Шрифт:
Интервал:
Закладка:
«– А ты ни с кем не сможешь жить нормально.
– Вполне возможно.
– Не обижайся. Ты просто почему-то убежден, что сам факт твоего существования рядом должен всех осчастливить. Ты только требуешь…
– Это наверное потому, что меня женщины воспитывали. Кстати, если не хочешь, чтобы Игнат стал таким, как я, выходи скорее замуж или отдай Игната мне…
– Ты почему с матерью не помирился до сих пор? Ведь ты же виноват.
– Я? Виноват? В чем? В том, что она внушила себе, что она лучше знает, как мне жить или как сделать меня счастливым?..»
Тема матери, конечно, не случайно пересекается с визуальными образами Леонардо, с его мадоннами и Великими Матерями. Вспоминается жутковатый эпизод из сценария фильма (сцены эти затем были исключены), когда мальчик Тарковский едет с матерью в душной, переполненной электричке, и ему становится плохо, и какая-то женщина отпаивает его коровьим молоком. И мальчик этот больной и золотушный, и мать затравленно-измученная бытом. И едут они до какого-то полустанка, где в полях собирают чахлые цветы на продажу. И измученно-больному мальчику уныло и скучно это долгое и как ему кажется бессмысленное собирание, и он робко протестует, а в ответ получает от матери внезапную хлесткую оплеуху… На меня этот эпизод произвел жутковатое впечатление. Но автор словно бы мудрее самой матери, ничуть не пеняя ей за ее беспомощную и растерянную жесткость, если не сказать больше. Эту историю в сценарии он вспоминал так, словно бы смотрел на нее из некоего внеземного далека.
Странным образом в этом же сценарии образ матери высвечивается сумеречно-двусмысленными эманациями и ужимками старика Карамазова, пытающегося легитимизировать свой садистический эрос.
«…Она вдруг начинает плакать во сне, как будто слышит то, что слышу я. (Жутковатый монолог из Достоевского. – Н.Б.) Сначала беззвучно, а потом взахлеб, сотрясаясь всем телом, и, вскочив на кровати, горько и отчаянно рыдает, придерживая себя то за щеки, то за горло, чтобы было легче дышать. Затем она просыпается.
– Какой я сон видела! Ой, я видела такой плохой сон!

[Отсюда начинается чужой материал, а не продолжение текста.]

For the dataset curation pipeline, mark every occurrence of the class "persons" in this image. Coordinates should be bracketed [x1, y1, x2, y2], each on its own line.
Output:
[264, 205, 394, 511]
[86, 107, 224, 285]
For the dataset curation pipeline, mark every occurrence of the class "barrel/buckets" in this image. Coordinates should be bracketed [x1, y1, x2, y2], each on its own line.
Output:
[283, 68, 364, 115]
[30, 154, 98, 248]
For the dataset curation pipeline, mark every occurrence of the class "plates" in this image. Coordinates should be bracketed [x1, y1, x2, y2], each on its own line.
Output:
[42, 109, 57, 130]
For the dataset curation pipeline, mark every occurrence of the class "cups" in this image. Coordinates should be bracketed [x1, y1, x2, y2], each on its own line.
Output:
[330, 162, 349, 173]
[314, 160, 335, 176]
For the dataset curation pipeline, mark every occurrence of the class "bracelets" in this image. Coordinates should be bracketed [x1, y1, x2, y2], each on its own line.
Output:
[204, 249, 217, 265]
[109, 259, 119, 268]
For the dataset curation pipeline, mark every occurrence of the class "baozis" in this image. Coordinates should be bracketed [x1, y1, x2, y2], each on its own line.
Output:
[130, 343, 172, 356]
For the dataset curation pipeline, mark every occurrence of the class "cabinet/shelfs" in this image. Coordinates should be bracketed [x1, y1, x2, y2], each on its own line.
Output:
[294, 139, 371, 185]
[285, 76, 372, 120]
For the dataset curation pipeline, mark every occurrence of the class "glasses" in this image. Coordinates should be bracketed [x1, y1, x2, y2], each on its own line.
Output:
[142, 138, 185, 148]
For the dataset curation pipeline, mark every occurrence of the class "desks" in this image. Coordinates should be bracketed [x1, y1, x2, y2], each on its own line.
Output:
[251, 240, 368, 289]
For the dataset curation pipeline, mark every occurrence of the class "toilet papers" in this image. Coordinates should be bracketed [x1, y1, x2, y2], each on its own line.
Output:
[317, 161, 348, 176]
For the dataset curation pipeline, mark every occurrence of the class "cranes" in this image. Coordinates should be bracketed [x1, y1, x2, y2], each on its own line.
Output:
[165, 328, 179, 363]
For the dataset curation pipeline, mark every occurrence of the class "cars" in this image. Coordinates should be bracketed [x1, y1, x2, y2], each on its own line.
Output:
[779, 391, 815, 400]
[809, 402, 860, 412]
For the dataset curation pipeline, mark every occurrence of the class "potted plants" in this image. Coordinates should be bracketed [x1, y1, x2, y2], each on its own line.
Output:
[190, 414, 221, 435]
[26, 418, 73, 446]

Я успокаиваю ее, с трудом засыпаю и тоже вижу сон. Будто я сижу перед большим зеркалом, рама которого растворяется в темноте, незаметно переходит в бревенчатые стены. Лица своего я не вижу. А сердце мое полно тоски и страха перед совершившейся непоправимой бедой. Зачем я это сделал, для чего, зачем так бессмысленно и бездарно я разрушил то, ради чего жил, не испытав ни горя, ни угрызений совести? Кто требовал от меня этого, кто попустительствовал этому? Для чего это? Зачем эта беда?
Пространство, отраженное в зеркале, освещено свечным светом. Я поднимаю голову и вижу в теплом золотистом стекле чужое лицо. Молодое, красивое в своей наглой и прямодушной глупости, с пристальными светлыми глазами и расширенными зрачками. Оглянувшись, я вижу в стороне того, другого, того, с кем я поменялся своим лицом. Он стоит, спокойно прислонившись плечом к стене, и не глядит в мою сторону. Он рассматривает свои руки, затем слюнявит палец и пытается оттереть чем-то испачканную ладонь. И у него мое лицо.
Зачем я это сделал?! Теперь ведь уже ничего не вернешь! Уже поздно, слишком поздно! Пусть мое, то есть теперь уже его лицо, не так уж и красиво, немолодо, асимметрично, но все же это мое лицо. И не такое уж оно глупое, даже наоборот, скорее оно умное, это старое, перепроданное и ненавистное мне лицо.
Зачем я это сделал? Зачем?
Когда я проснулся, было уже светло. В горнице никого не было, только хозяйка за стеной громыхала ухватами…»
Тарковский усиливает контрапункт, дополняя жуткий сон матери, очевидно перекликающийся с тайнами карамазовского эроса (уходящего вглубь леонардовских интуиций), своим собственным жутким сном, где произошло расщепление прежде единого. Если тайна аутентичности женщины есть тайна всего лишь нашего прихода в мир (и нашего из него ухода), то тайна собственной аутентичности тревожит неотклоняемой ни на миг актуальностью.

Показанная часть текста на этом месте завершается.